Mr. Thomson, who had been optimistic that Equitable Life's
strong hold on the market could be reinstated, said "the
economic downturn, particularly over the past couple of years,
has really taken that possibility very substantially away."

Equitable Life was brought to its knees by guaranteed annuity
rate (GAR) promises in 2000.  It has been forced to switch so
heavily into fixed-interest securities to cover future
liabilities that its GBP11.6 billion fund has had no exposure to
equities since the start of 2003, subsequently preventing it to
participate in returns from rising stock markets.

A spokesman for the society said: "We have made it clear to
policyholders that the with-profits fund is now a fixed-rate
fund with little current prospect of it returning to equities."

Meanwhile, Equitable's 385,000 policyholders are awaiting
publication of Lord Penrose's report on an inquiry into the
society's near-collapse.  The report is under seal at the
moment, as the Treasury has yet to check for legal problems
before publishing.  Policyholders are pinning their hopes on
findings of regulatory failure that could lead to government
compensation.

Mr.
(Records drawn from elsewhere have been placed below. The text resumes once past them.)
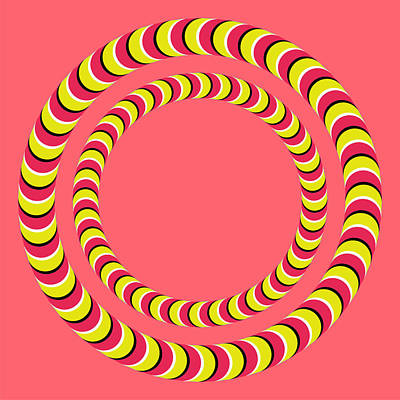 Optical Illusion Circle In Circle Poster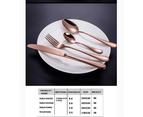 24 pcs Stainless Steel Cutlery Set Rose Gold Knife Fork Spoon Stylish Teaspoon Kitchen 6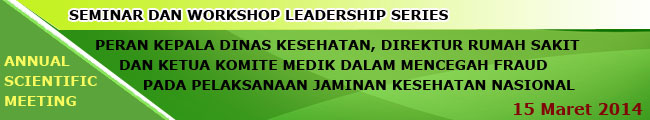 Seminar Leadership series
Thomson however doused such hopes, saying even if there may
be grounds to pursue the regulator on behalf of policyholders,
it "may be something of a long shot because the legal hurdles
are very high indeed."

According to The Telegraph, if the report has found evidence of
regulatory failure, the Treasury will also try to block
compensation by arguing that policyholders who left the society
before 1999 often enjoyed over-inflated returns.  However, there
remain still several hundred policyholders who poured in GBP4.5
billion new premiums into the society after 1999.  These people
claim they were not warned about the society's GAR difficulties,
even though the authorities were aware of them by this time.
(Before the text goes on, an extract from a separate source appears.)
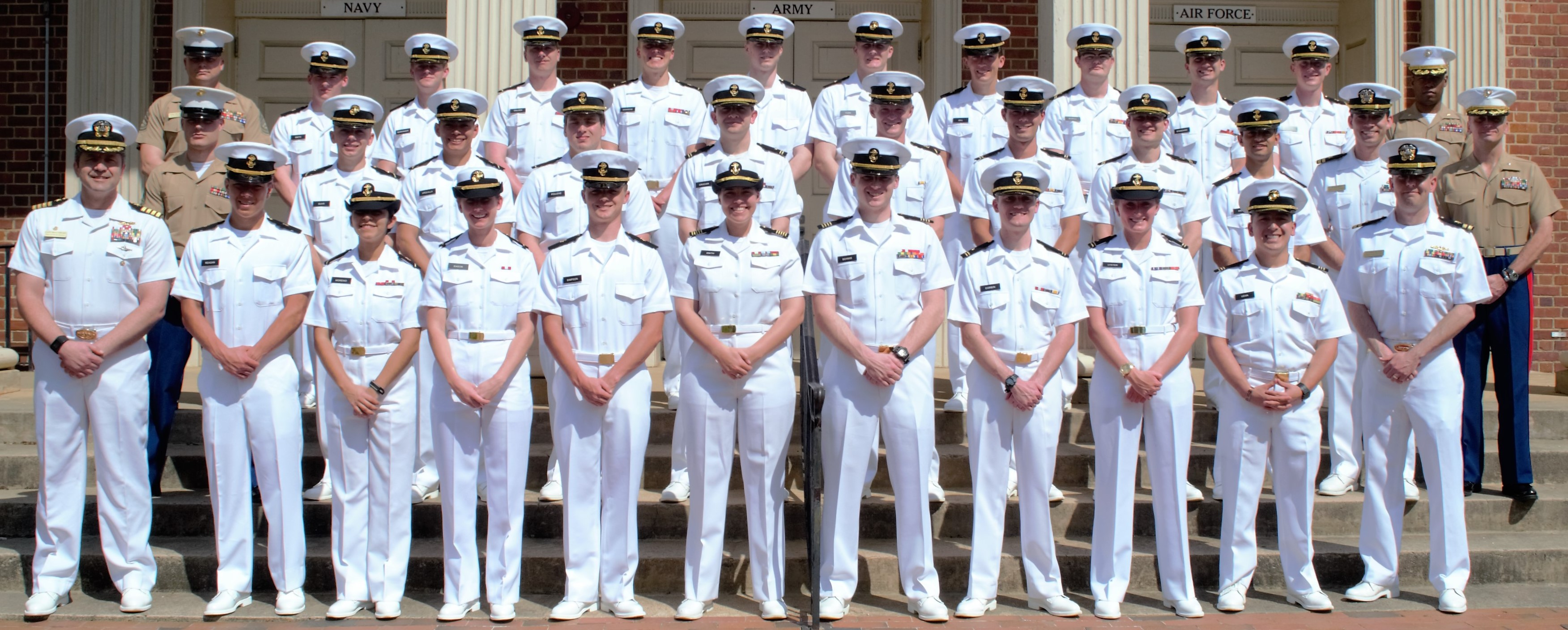 Program Overview - UNC NAVAL ROTC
HAWTIN PLC: Shareholders Approve Disposal of Spaform Limited
------------------------------------------------------------
The Board of Hawtin PLC is pleased to announce that the
resolutions approving the disposal of Spaform Limited was passed
unanimously at an extraordinary general meeting of Ordinary
Shareholders held earlier today (December 31).

                              *****

Hawtin announced the proposed disposal of Spaform to GW745
Limited for a gross cash sum of GBP4,000,000 on December 8,
2003.  The proceeds of the Disposal will in the first instance
be used to meet expenses of the Disposal, estimated to be some
GBP100,000.  The balance of the proceeds will be used to repay
Group borrowings and to establish cash resources available for
future property investment.


INDEPENDENT NEWS: Sells Kent & North West Newspaper Divisions
-------------------------------------------------------------
Independent News & Media PLC announces the completion of the
sale by Independent News and Media Limited of its Kent and North
West newspaper operations.  This follows the exercise by Archant
Regional Limited, on December 29, 2003, of a call option granted
to it pursuant to an option agreement entered into on December
11, 2003 and announced on that day.

CONTACT:  Mark Edwards
          Buchanan Communications (London)
          Phone: +44.20.7466.5000

          Elaine O'Mahoney
          Murray Consultants (Dublin)
          Phone: 00 353 86 8143938


LE MERIDIEN: Lehman Brothers Poised to Snatch Non-U.K. Business
---------------------------------------------------------------
U.S. investment bank Lehman Brothers is close to taking over the
non-U.K. businesses of troubled hotel operator, Le Meridien, the
Financial Times said recently.

The deal with the bank, which has offered roughly GBP750 million
(UK$1.3 billion) to buy Le Meridien's senior debt from a 14-bank
lending consortium, could be completed as early as tomorrow.  If
successful, it will bring to a close the deal that has been in
the works since 2001.

Lehman partly funded the GBP200 million slice of mezzanine
financing extended to Le Meridien.  With this latest deal, it
could have the legal right to wrest ownership from its partners,
the paper said.

"As part of its agreement to provide mezzanine finance in 2001,
(Lehman) secured pre-emption rights over the senior debt in
order to protect its investment should the deal prove sour," the
Financial Times said.

Since encountering difficulty early last year, the 14-bank
consortium has been running the operations of the hotel group.
In December, the consortium signaled it was looking for a new
investor when it made several boardroom changes.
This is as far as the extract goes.